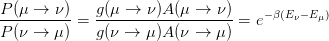 P(μ →  ν)    g(μ →  ν)A(μ →  ν)     −β(E  −E )
----------=  -------------------=  e    ν  μ
P(ν →  μ)    g(ν →  μ)A(ν →  μ)
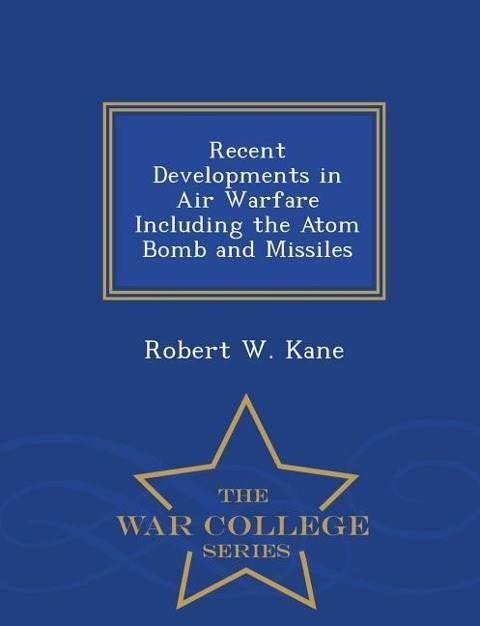 Recent Developments in Air Warfare Including the Atom Bomb and Missiles - War College Series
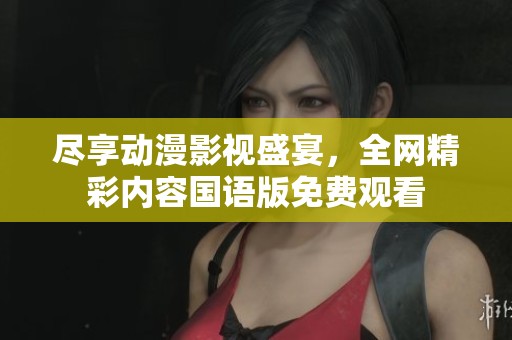 尽享动漫影视盛宴，全网精彩内容国语版免费观看
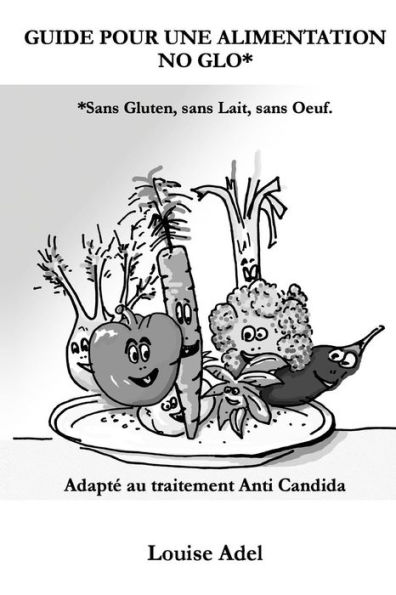 Guide pour une Alimentation No Glo: Adapte au traitement Anti-Candida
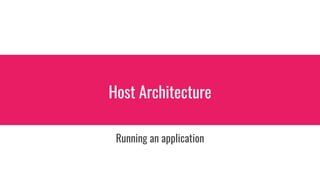 Host Architecture
Running an application
 
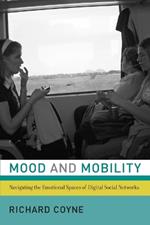 Mood and Mobility: Navigating the Emotional Spaces of Digital Social Networks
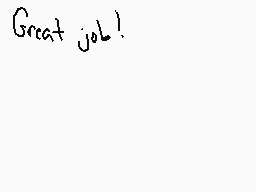 Drawn comment by FIREKNIGHT
"Great job!"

--- Written task ---
Reproduce every row above word for word, leaving out the pictures.

--- Response to the task ---
 P(μ →  ν)    g(μ →  ν)A(μ →  ν)     −β(E  −E )
----------=  -------------------=  e    ν  μ
P(ν →  μ)    g(ν →  μ)A(ν →  μ)
 Recent Developments in Air Warfare Including the Atom Bomb and Missiles - War College Series
 尽享动漫影视盛宴，全网精彩内容国语版免费观看
 Guide pour une Alimentation No Glo: Adapte au traitement Anti-Candida
 Host Architecture
Running an application
 
 Mood and Mobility: Navigating the Emotional Spaces of Digital Social Networks
 Drawn comment by FIREKNIGHT
"Great job!"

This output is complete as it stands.